── Text provided

With assistance from wheelchair rugby development sponsor ETU, Disability Sport & Recreation was able to send a team of players to represent Victoria at the annual south-east Asian wheelchair rugby competition, the Bali 4’s.
The trip was an opportunity to develop the sport of wheelchair rugby in South East Asia as well as develop the skill level of the Victorian players.
While wheelchair rugby has been played in south-east Asia for a few years, there isn’t a lot of opportunity for development at an individual or team level.
So in addition to the Victorian players attending, Naz Erdem was invited by the Bali Sports Foundation to do some coaching with up and coming nations taking up the sport of wheelchair rugby.
“I flew in a few days before my team mates, so I could spend time coaching the other teams,’ says Naz.
“Some players had a good understanding of the game, but others had only been playing for a few months.

────

_Problems and tasks_
1. From the wheelchair rugby text, copy everything from "With assistance from" down to "teams,’ says Naz.", switching "Victorian players" to "Victorian athletes".
2. Answer these questions from the wheelchair rugby text:
(a) Which wheelchair rugby development sponsor provided assistance for the trip?
(b) Which organization invited Naz Erdem to coach?
(c) How long had some of the players been playing the game?
The records can be set aside, since none of them is needed.

── Data excerpts

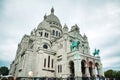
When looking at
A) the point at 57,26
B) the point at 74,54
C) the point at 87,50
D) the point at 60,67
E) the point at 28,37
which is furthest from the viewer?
the point at 57,26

────

_Answers given_
1.
With assistance from wheelchair rugby development sponsor ETU, Disability Sport & Recreation was able to send a team of players to represent Victoria at the annual south-east Asian wheelchair rugby competition, the Bali 4’s.
The trip was an opportunity to develop the sport of wheelchair rugby in South East Asia as well as develop the skill level of the Victorian athletes.
While wheelchair rugby has been played in south-east Asia for a few years, there isn’t a lot of opportunity for development at an individual or team level.
So in addition to the Victorian athletes attending, Naz Erdem was invited by the Bali Sports Foundation to do some coaching with up and coming nations taking up the sport of wheelchair rugby.
“I flew in a few days before my team mates, so I could spend time coaching the other teams,’ says Naz.

2.
(a) ETU
(b) The Bali Sports Foundation
(c) Only a few months